I tried to ignore the sudden ringing in my ears, the way everything except her and the growing puddle of blood beneath her fell out of focus. Panicking wouldn’t help her.

“We need to get you a healer, but with the avalanche…” I trailed off, knowing that help would likely come too late. “And Quinn…Rivan’s?—”

“Dying.” Quinn’s voice broke on the word, and my head snapped in her direction. The world went blurry around the edges as I saw her face glistening with tears, her bloody hands trembling. “He’s dying. I used too much magic during the battle. To kill, the very antithesis of its purpose, and now…I can’t hold on to him. I’ve been doing all I can, but it’s not enough.”

My heart stopped as I looked at my brother’s ashen face, the slow, shuddering rise and fall of his chest.

They were both going to die. And there was nothing I could do to stop it.

“If you don’t help Eva, she’s dead too,” Tobias rasped.

“I don’t have enough left for both of them.” Quinn swallowed, staring at the iridescent door as if someone would burst through to help. “I don’t know if I have enough for even one of them.”

And there was no telling how long it would be for help to come.

Eva went rigid in my arms. “ No .”

She pushed herself away before I could stop her, crawling toward Rivan with strength she shouldn’t have possessed. I jolted forward, half carrying her as she determinedly brought herself next to him, leaving a dark trail in her wake.

My hand pressed against her side, warm blood slipping between my fingers.

It took a second to get my voice to work. “Eva, you need to stay still. Let your body heal until help comes.”

She ignored me.

Laying her head against Rivan’s heart, her hand snaked up, cupping his cheek. A terrifying rattling sound gurgled from his chest. Quinn closed her eyes, the glow of her magic faltering against the death that was so surely coming to claim him. Yael watched in mute horror, her hand stilling in Rivan’s hair like she had been frozen in place.

Tobias took a step forward. “There’s nothing you can do, Eva. It’s too la?—”

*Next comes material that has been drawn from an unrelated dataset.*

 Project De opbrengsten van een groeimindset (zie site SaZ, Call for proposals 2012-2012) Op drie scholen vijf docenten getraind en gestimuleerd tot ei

Her eyes opened. Bright blue gleamed behind those dual crowns of gold, her hair streaming around her head like a halo as she slowly sat up, her hands still on Rivan’s heart. Quinn reeled backwards in shock as that power sprang from Eva’s fingertips, flowing through her body until the shine of it filled the room. The crown on her head seemed to come alive—a thousand golden flecks flying upwards in a mirror of the crowns in her eyes.

Rivan’s chest glowed where Eva touched him. Her hand moved down to cover the wound on his side, that light now too bright for me to make out exactly what she was doing, azure rays spreading out from her every point of contact.

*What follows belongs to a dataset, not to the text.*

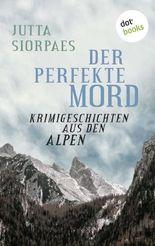 Der perfekte Mord: Krimigeschichten aus den Alpen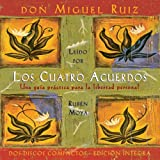 Don Miguel Ruiz: Los cuatro acuerdos: The Four Agreements, Spanish-Language Edition (Toltec Wisdom) (Spanish Edition)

His eyes flew open, his startled gasp ringing through the silence.

All at once, the magic disappeared. Eva went boneless against Rivan, the light in her eyes turning back to hazel before they fluttered closed.

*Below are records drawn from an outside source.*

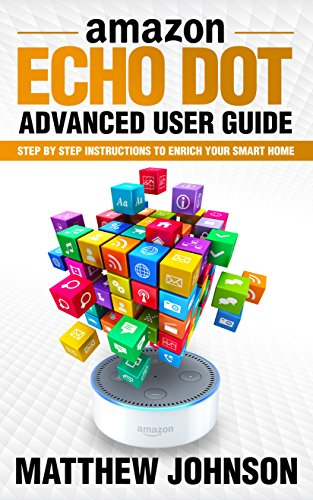 Amazon Echo Dot: Advanced User Guide - Step by Step Instructions to Enrich Your Smart Home (2017 Edition)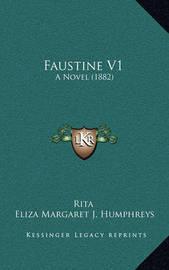 Faustine V1: A Novel (1882) by . Rita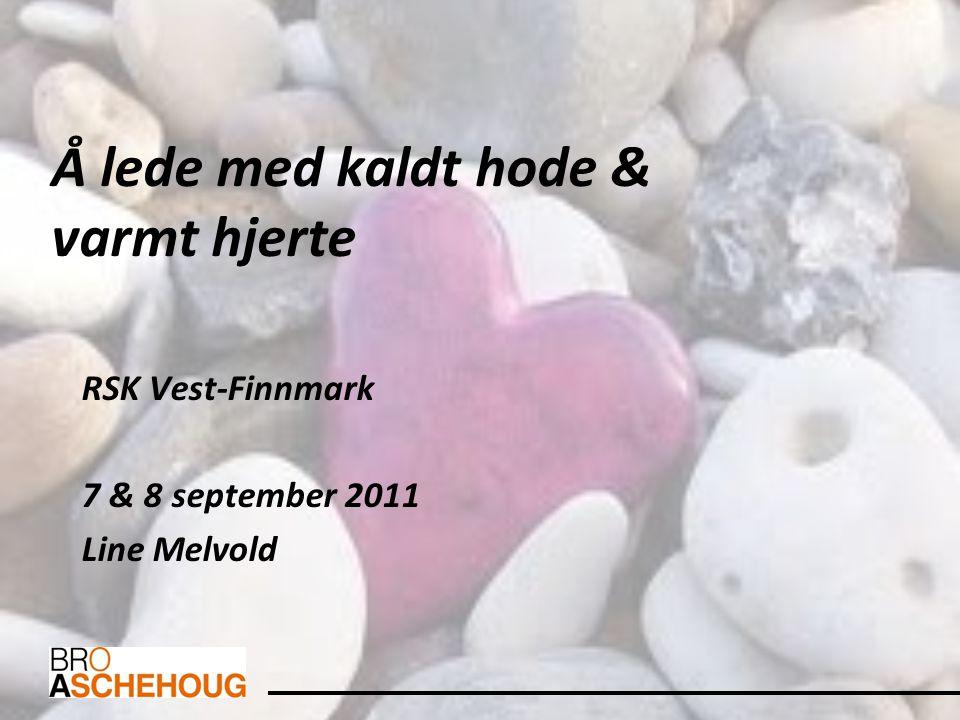 Å lede med kaldt hode & varmt hjerte RSK Vest-Finnmark 7 & 8 september 2011 Line Melvold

I pulled her into my arms. “ Eva .”

Her eyes begrudgingly opened.

As I took in my anima , I realized her injuries had entirely disappeared. Her torn leathers had slipped down her shoulder, revealing her blood-drenched yet unblemished skin. No trace of the myriad of gashes that had been there before, not even a mark left over from the stomach wound that should have killed her.

My eyes flew up to hers just as her face broke into an exhausted yet giddy grin.

I smiled back, unable to find words for how relieved, how grateful, how utterly in awe I was of her. Questions could wait for later. For now, I could only be happy she was alive.

There was a collective gasp from the doorway, and I dimly recognized the murmur of voices as our own forces rushed toward us, a battle-worn Marin in the lead. Our soldiers, my rangers among them, ran in, crowding into the room.

But I could only focus on her.

Rivan’s hand flew to his fully healed side, his mouth working soundlessly. Then he laboriously pulled himself up to one knee before bowing his head.

Eva’s mouth parted in surprise. “There’s no need for?—”

Then she stilled, looking around with wide eyes.

And that was when I realized the entire room was kneeling for their High Queen.